**Set problem:** Beginning with the line that holds "At what distance does", set down each line of the data below through the very last, exactly as given, and nothing beyond that.

=====

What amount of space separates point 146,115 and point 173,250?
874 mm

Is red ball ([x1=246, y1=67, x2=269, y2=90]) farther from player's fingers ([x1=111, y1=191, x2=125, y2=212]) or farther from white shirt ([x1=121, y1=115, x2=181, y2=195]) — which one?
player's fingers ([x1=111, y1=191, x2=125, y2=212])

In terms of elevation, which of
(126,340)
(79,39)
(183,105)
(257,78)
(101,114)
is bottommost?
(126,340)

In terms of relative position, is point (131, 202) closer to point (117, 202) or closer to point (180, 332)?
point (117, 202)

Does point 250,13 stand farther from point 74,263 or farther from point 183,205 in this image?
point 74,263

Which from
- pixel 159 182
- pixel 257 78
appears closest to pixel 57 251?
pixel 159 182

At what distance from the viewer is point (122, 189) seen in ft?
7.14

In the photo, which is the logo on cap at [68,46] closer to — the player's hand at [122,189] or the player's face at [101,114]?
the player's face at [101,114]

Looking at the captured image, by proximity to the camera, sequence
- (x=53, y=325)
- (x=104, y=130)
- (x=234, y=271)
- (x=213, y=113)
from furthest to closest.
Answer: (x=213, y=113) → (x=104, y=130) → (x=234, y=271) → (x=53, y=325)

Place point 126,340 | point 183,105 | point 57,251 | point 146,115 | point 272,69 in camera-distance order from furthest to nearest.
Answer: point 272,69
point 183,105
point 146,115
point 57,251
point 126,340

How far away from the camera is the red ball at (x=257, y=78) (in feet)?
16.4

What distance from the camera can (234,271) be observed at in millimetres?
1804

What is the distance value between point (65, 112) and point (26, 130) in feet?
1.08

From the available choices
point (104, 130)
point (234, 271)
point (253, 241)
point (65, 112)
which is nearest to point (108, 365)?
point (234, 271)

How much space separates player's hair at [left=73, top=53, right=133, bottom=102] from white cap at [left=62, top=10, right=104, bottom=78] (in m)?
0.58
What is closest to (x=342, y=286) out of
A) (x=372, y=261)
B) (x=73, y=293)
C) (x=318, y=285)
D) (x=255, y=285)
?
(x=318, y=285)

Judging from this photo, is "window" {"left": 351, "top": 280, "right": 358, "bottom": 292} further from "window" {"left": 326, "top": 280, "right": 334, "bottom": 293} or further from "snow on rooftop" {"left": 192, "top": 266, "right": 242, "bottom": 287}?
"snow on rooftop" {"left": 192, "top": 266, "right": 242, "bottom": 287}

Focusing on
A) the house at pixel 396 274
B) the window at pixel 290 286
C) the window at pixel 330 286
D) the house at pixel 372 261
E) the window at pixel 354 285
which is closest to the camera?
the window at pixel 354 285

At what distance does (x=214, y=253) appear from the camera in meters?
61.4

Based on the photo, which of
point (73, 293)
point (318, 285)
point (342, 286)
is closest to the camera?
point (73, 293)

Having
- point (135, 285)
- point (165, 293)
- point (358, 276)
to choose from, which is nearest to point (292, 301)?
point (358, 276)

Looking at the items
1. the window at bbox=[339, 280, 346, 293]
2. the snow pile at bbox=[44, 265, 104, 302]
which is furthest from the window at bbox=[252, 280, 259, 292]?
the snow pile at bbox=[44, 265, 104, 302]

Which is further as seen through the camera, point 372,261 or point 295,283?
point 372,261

=====

**Answer to the exercise:**
At what distance does (x=214, y=253) appear from the camera in meters?
61.4

Based on the photo, which of
point (73, 293)
point (318, 285)
point (342, 286)
is closest to the camera?
point (73, 293)

Having
- point (135, 285)
- point (165, 293)
- point (358, 276)
to choose from, which is nearest to point (292, 301)?
point (358, 276)

Looking at the items
1. the window at bbox=[339, 280, 346, 293]
2. the snow pile at bbox=[44, 265, 104, 302]
which is furthest from the window at bbox=[252, 280, 259, 292]?
the snow pile at bbox=[44, 265, 104, 302]

Which is further as seen through the camera, point 372,261 or point 295,283?
point 372,261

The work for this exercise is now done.